◆ Data:

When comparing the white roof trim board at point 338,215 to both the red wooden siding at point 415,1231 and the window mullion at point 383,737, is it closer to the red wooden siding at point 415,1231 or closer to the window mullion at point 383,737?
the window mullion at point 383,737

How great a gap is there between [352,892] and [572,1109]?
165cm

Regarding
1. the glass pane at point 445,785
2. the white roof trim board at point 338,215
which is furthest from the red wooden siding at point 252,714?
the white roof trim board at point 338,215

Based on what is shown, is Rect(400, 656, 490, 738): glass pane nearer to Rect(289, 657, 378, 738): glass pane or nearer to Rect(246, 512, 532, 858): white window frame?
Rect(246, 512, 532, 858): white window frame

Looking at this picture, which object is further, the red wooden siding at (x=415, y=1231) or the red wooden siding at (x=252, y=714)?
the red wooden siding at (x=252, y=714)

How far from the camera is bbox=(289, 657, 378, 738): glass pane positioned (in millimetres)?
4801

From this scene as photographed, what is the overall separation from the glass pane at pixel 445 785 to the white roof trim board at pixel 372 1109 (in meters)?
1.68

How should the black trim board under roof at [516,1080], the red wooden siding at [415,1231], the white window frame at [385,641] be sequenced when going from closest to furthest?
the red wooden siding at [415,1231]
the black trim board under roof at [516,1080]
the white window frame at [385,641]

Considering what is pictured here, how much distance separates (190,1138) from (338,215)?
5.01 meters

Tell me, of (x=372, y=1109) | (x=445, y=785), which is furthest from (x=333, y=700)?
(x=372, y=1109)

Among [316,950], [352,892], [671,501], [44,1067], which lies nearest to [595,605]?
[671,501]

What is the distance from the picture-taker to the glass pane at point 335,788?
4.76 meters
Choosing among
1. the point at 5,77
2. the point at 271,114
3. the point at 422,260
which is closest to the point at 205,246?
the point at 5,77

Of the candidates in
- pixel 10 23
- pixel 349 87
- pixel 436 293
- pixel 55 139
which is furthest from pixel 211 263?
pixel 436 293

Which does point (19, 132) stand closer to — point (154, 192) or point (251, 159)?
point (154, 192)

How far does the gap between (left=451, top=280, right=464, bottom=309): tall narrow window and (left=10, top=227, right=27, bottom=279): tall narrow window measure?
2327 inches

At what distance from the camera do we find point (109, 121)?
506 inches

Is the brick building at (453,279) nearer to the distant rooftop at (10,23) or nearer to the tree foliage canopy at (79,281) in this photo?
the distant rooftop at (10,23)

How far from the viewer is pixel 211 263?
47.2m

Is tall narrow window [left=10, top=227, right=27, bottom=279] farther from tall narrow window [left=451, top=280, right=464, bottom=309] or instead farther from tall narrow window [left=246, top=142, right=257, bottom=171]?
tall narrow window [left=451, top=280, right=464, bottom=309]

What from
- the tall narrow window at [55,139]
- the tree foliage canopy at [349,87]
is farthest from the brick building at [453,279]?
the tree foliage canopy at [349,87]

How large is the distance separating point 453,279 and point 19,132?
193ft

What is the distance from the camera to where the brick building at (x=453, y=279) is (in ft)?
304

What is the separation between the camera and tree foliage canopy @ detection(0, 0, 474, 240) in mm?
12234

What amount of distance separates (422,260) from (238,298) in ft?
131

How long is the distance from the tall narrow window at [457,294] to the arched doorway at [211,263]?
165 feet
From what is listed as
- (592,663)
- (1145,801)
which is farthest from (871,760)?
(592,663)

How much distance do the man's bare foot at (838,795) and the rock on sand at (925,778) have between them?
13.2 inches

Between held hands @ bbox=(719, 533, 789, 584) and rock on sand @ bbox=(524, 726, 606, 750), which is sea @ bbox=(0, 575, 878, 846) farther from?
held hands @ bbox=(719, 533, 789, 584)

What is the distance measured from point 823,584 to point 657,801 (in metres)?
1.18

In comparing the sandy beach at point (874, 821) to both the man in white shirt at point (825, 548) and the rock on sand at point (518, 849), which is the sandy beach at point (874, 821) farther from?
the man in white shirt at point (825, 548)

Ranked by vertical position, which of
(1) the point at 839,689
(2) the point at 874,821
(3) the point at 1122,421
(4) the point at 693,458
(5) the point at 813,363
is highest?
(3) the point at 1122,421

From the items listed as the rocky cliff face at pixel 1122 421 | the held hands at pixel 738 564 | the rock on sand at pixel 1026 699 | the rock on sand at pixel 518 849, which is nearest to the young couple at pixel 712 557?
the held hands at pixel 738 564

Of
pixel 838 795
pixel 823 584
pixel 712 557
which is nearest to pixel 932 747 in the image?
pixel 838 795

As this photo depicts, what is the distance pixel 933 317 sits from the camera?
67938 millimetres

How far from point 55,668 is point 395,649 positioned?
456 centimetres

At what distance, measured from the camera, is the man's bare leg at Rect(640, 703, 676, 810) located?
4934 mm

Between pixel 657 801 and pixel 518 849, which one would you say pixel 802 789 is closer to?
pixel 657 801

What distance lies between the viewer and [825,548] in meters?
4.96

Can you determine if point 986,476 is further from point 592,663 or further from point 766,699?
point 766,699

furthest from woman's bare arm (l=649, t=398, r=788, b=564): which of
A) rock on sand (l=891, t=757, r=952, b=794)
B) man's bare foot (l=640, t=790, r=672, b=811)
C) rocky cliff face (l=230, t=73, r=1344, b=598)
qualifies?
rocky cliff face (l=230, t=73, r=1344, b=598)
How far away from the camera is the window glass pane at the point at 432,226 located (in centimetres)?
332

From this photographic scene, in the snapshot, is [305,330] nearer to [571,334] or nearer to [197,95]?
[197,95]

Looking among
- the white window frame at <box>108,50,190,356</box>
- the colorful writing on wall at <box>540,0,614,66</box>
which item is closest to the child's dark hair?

◆ What you have to do: Recast every line from the one containing "How far away" through the end of the records, inclusive, as a Markdown table. Use the columns "Row" and "Line text", number the rows in order, and omit blank lines.

◆ Solution below:
| Row | Line text |
|---|---|
| 1 | How far away from the camera is the window glass pane at the point at 432,226 located (in centimetres)? |
| 2 | 332 |
| 3 | From this photographic scene, in the snapshot, is [305,330] nearer to [571,334] or nearer to [197,95]? |
| 4 | [197,95] |
| 5 | Looking among |
| 6 | - the white window frame at <box>108,50,190,356</box> |
| 7 | - the colorful writing on wall at <box>540,0,614,66</box> |
| 8 | which item is closest to the child's dark hair? |